- _Prompt_: Retype the records that come next, word for word.

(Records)
····················

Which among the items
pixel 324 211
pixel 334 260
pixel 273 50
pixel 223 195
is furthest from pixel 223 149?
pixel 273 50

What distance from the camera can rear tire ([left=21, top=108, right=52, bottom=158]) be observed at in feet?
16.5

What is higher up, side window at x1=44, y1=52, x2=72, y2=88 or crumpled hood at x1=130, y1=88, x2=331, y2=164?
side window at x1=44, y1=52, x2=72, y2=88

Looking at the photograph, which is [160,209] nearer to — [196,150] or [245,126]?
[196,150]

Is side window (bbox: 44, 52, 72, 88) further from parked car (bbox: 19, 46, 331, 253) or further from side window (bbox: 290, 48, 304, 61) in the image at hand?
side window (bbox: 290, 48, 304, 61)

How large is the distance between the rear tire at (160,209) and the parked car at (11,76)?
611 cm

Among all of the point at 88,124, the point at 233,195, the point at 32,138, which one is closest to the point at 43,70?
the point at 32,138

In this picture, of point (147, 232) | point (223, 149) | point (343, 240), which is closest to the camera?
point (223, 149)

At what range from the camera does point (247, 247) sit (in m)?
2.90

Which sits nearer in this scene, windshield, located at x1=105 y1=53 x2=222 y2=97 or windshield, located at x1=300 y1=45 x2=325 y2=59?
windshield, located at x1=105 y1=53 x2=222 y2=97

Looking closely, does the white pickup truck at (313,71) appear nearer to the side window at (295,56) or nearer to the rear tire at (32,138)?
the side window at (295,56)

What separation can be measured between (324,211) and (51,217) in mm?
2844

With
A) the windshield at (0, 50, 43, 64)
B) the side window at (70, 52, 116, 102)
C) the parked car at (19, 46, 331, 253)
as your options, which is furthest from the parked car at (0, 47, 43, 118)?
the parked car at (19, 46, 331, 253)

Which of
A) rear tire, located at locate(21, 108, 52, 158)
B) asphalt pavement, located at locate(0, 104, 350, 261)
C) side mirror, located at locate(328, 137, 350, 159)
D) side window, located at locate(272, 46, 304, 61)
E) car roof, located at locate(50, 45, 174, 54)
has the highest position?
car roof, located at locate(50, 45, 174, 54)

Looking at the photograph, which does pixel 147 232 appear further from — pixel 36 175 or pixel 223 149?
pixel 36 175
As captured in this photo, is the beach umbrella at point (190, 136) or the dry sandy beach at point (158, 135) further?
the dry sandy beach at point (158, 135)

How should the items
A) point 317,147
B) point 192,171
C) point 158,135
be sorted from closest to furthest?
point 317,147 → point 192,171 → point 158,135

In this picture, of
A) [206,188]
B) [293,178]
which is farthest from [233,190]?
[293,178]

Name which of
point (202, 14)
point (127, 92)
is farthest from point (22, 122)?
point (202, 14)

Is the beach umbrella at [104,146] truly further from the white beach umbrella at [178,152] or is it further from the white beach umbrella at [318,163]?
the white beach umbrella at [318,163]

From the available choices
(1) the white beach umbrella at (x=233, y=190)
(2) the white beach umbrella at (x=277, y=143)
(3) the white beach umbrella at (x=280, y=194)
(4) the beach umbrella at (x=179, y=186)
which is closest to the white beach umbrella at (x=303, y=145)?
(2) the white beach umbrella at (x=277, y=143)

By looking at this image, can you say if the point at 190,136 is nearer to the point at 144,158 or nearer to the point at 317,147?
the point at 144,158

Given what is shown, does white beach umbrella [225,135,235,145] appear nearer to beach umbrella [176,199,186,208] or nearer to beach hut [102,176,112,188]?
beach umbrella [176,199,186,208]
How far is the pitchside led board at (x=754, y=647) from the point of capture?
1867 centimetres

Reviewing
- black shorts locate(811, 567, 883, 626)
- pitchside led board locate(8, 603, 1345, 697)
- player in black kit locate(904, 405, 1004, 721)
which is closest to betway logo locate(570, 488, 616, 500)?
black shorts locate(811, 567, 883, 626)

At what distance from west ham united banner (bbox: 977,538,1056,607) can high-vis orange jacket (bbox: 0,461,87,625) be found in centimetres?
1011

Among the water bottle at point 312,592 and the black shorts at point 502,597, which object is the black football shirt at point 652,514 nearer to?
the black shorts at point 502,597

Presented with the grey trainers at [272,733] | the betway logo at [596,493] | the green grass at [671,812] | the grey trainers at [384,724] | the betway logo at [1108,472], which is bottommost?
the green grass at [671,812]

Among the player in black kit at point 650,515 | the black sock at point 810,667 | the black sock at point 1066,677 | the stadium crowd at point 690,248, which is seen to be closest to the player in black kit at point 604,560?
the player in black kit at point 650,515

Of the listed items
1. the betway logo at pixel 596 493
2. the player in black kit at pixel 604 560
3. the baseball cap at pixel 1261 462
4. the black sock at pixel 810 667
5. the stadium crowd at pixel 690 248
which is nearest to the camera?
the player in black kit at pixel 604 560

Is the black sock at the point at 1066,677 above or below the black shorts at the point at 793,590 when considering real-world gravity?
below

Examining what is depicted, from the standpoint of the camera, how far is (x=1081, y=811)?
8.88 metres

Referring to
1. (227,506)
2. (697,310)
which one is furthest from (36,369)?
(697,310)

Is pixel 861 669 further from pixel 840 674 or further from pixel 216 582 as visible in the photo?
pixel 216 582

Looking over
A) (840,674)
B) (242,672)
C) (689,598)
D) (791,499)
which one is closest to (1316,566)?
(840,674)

····················

- _Solution_:
Which among the items
pixel 324 211
pixel 334 260
pixel 273 50
pixel 223 195
is furthest from pixel 223 149?
pixel 273 50

What distance from the camera can rear tire ([left=21, top=108, right=52, bottom=158]) be observed at in feet?
16.5

What is higher up, side window at x1=44, y1=52, x2=72, y2=88 or crumpled hood at x1=130, y1=88, x2=331, y2=164?
side window at x1=44, y1=52, x2=72, y2=88

Looking at the photograph, which is [160,209] nearer to — [196,150] or [245,126]?
[196,150]

Is side window (bbox: 44, 52, 72, 88) further from parked car (bbox: 19, 46, 331, 253) or further from side window (bbox: 290, 48, 304, 61) in the image at hand?
side window (bbox: 290, 48, 304, 61)

How large is the distance between the rear tire at (160,209) and the parked car at (11,76)?
611 cm

Among all of the point at 88,124, the point at 233,195, the point at 32,138, which one is closest to the point at 43,70?
the point at 32,138

In this picture, of point (147, 232) | point (223, 149) | point (343, 240), which is closest to the camera?
point (223, 149)

At what range from the camera does point (247, 247) sit (in m)?
2.90

Which sits nearer in this scene, windshield, located at x1=105 y1=53 x2=222 y2=97 or windshield, located at x1=300 y1=45 x2=325 y2=59?
windshield, located at x1=105 y1=53 x2=222 y2=97

Looking closely, does the white pickup truck at (313,71) appear nearer to the side window at (295,56) or nearer to the rear tire at (32,138)?
the side window at (295,56)

What separation can be measured between (324,211) and (51,217) in mm?
2844

With
A) the windshield at (0, 50, 43, 64)
B) the side window at (70, 52, 116, 102)
C) the parked car at (19, 46, 331, 253)
as your options, which is furthest from the parked car at (0, 47, 43, 118)?
the parked car at (19, 46, 331, 253)

Which of
A) rear tire, located at locate(21, 108, 52, 158)
B) asphalt pavement, located at locate(0, 104, 350, 261)
C) side mirror, located at locate(328, 137, 350, 159)
D) side window, located at locate(272, 46, 304, 61)
E) car roof, located at locate(50, 45, 174, 54)
has the highest position?
car roof, located at locate(50, 45, 174, 54)

Looking at the photograph, which does pixel 147 232 appear further from — pixel 36 175 or pixel 223 149?
pixel 36 175
As captured in this photo, is the beach umbrella at point (190, 136) or the dry sandy beach at point (158, 135) further?
the dry sandy beach at point (158, 135)

How should the items
A) point 317,147
B) point 192,171
C) point 158,135
be sorted from closest to furthest?
point 317,147 → point 192,171 → point 158,135

In this picture, of
A) [206,188]
B) [293,178]
which is farthest from [233,190]?
[293,178]

Name which of
point (202, 14)
point (127, 92)
is farthest from point (22, 122)?
point (202, 14)

Is the beach umbrella at [104,146] truly further from the white beach umbrella at [178,152] or is it further from the white beach umbrella at [318,163]?
the white beach umbrella at [318,163]

From the available choices
(1) the white beach umbrella at (x=233, y=190)
(2) the white beach umbrella at (x=277, y=143)
(3) the white beach umbrella at (x=280, y=194)
(4) the beach umbrella at (x=179, y=186)
which is closest to the white beach umbrella at (x=303, y=145)?
(2) the white beach umbrella at (x=277, y=143)

By looking at this image, can you say if the point at 190,136 is nearer to the point at 144,158 or nearer to the point at 317,147?
the point at 144,158

Given what is shown, does white beach umbrella [225,135,235,145] appear nearer to beach umbrella [176,199,186,208] or nearer to beach hut [102,176,112,188]?
beach umbrella [176,199,186,208]
How far is the pitchside led board at (x=754, y=647) from the point of capture?
1867 centimetres

Reviewing
- black shorts locate(811, 567, 883, 626)
- pitchside led board locate(8, 603, 1345, 697)
- player in black kit locate(904, 405, 1004, 721)
which is closest to betway logo locate(570, 488, 616, 500)?
black shorts locate(811, 567, 883, 626)

At what distance from west ham united banner (bbox: 977,538,1056,607) can high-vis orange jacket (bbox: 0,461,87,625) be found in centimetres?
1011

Among the water bottle at point 312,592 and the black shorts at point 502,597, which object is the black football shirt at point 652,514 nearer to?
the black shorts at point 502,597

Presented with the grey trainers at [272,733] | the betway logo at [596,493] | the green grass at [671,812] | the grey trainers at [384,724] | the betway logo at [1108,472], which is bottommost?
the green grass at [671,812]

Among the player in black kit at point 650,515 | the black sock at point 810,667 | the black sock at point 1066,677 | the stadium crowd at point 690,248, which is seen to be closest to the player in black kit at point 604,560?
the player in black kit at point 650,515

Of the listed items
1. the betway logo at pixel 596 493
2. the player in black kit at pixel 604 560
3. the baseball cap at pixel 1261 462
4. the black sock at pixel 810 667
5. the stadium crowd at pixel 690 248
which is nearest to the camera?
the player in black kit at pixel 604 560

Is the black sock at the point at 1066,677 above or below the black shorts at the point at 793,590 when considering real-world gravity?
below

Examining what is depicted, from the standpoint of the camera, how far is (x=1081, y=811)?
8.88 metres

Referring to
1. (227,506)
2. (697,310)
which one is furthest from (36,369)?
(697,310)

Is pixel 861 669 further from pixel 840 674 or further from pixel 216 582 as visible in the photo?
pixel 216 582

Looking over
A) (840,674)
B) (242,672)
C) (689,598)
D) (791,499)
which one is closest to (1316,566)?
(840,674)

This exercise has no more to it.